El hallazgo causó una expectación inusitada. De confirmarse su autenticidad, habría que reescribir toda la prehistoria humana. El alfabeto más antiguo conocido era el fenicio, entre los siglos XV y XVII antes de Cristo. Si ahora resultaba que el hombre ya conocía la escritura 15.000 años antes, simplemente no cuadraba nada. Los Fradin convirtieron su granja en un rentable museo y al prado se le llamó desde entonces “el campo de los muertos”.

Morlet se puso en contacto con uno de los prehistoriadores más prestigiosos de Francia, Louis Capitan (1854-1929), que avaló la autenticidad del hallazgo y le propuso publicar conjuntamente un artículo, pero Morlet se avanzó anunciando el descubrimiento por cuenta propia, pasándolo del Paleolítico al Neolítico tras comprobar que los huesos no eran de reno, sino de ciervo,  cifrándolo ahora entre 5.000 y 6.000 años. Capitan se tomó su exclusión como una afrenta personal y pasó entonces a afirmar que el yacimiento era un puro fraude. Salomon Reinach, conservador del museo de antigüedades de Saint-Germain-en-Laye, aseguró que las tablillas demostraban que la escritura era una invención francesa. La polémica estaba servida y surgieron dos bandos irreconciliables.

El Institut International d’Anthropologie organizó  en 1927 un congreso en Amsterdam para tomar cartas del asunto, nombrando una comisión de siete expertos para que estudiara in situ el tema -entre ellos se encontraba el catalán Pere Bosch Gimpera-. Se estimó que varias piezas de la colección del museo eran burdas falsificaciones, afirmando en sus conclusiones que ”La comisión no excluye totalmente la hipótesis de introducción en el campo de objetos antiguos”. Morlet se lo tomó, lógicamente, muy mal. En cualquier caso, la polémica animó el interés turístico por el museo de los Fradin.

Hubo tres procesos judiciales, por falsificación, por difamación y para clausurar el museo. Fradin fue absuelto porque acreditó su absoluta ignorancia sobre arqueología prehistórica. A su vez, Porlet siguió porfiando y exigiendo nuevos informes a medida que iban apareciendo métodos de datación más precisos, como la termoluminiscencia y el C14, sin demasiada fortuna. Finalmente, un estudio encargado por el gobierno francés, realizado entre 1983 y 1990, situó el arco de antigüedad del yacimiento entre los siglos III y XX (!), siendo la mayoría objetos altomedievales; con una llamativa puntualización: No había ningún indicio de que el campo de los muertos hubiera sido ocupado antes de la Edad Media, con lo cual, de haber restos prehistóricos, habrían sido colocados posteriormente.

Émile Fradin, quien pese  a haber sido absuelto en juicio por «ignorante», siguió reivindicando el origen neolítico del yacimiento hasta su muerte a los 103 años

A pesar de todo, un grupo de irreductibles siguen agrupados en el Centre International d’Étude et Reherche de Glozel, reivindicando el origen neolítico del campo de los muertos.

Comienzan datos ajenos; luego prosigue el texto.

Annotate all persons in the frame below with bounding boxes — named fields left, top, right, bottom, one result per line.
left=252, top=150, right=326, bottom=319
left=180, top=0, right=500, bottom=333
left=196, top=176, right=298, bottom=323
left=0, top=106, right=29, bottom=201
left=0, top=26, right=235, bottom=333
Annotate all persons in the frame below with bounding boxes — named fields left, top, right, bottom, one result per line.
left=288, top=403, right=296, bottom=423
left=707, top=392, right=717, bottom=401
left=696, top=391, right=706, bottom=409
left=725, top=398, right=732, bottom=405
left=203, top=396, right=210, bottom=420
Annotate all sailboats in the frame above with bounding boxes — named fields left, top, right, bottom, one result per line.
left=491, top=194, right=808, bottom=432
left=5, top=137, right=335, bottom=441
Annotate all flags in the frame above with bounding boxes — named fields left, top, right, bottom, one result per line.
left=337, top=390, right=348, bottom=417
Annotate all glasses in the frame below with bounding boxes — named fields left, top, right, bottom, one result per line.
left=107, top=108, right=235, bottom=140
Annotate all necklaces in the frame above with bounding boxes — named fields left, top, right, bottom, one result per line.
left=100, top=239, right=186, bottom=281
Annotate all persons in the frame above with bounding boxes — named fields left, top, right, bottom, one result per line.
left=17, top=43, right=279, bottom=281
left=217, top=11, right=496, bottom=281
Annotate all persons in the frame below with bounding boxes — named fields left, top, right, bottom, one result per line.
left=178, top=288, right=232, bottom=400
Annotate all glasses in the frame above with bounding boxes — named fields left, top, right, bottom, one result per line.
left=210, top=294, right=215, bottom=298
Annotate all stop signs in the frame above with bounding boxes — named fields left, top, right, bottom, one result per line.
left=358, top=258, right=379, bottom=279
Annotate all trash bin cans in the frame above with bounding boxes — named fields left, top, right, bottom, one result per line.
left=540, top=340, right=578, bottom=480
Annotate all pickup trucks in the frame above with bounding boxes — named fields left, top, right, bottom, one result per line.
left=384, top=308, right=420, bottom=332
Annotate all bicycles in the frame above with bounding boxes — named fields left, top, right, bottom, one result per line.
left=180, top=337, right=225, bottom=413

Y como no podía ser de otra manera, este informe tampoco convenció a los esotéricos partidarios del origen atlante o extraterrestre de las tablillas, que han convertido Glozel en tema de culto y objeto de congresos y documentales divulgativos, dando pábulo a todo tipo de teorías conspirativas para explicar el rechazo de la ciencia oficial a admitir su «verdadera» antigüedad.

Tampoco convenció a Émile Fradin, quien pese  a haber sido absuelto en juicio por «ignorante», siguió reivindicando el origen neolítico del yacimiento hasta su muerte a los 103 años.

Eso sí, hay que reconocer que no sabemos qué decía el informe sobre sobre las tablillas de marras y su supuesto alfabeto, porque no se hizo público. Apareció solo un resumen de 13 páginas que no las menciona para nada. Y da pie a preguntarse que si se admitían restos prehistóricos, aunque introducidos posteriormente, entonces de qué antigüedad eran y por quién.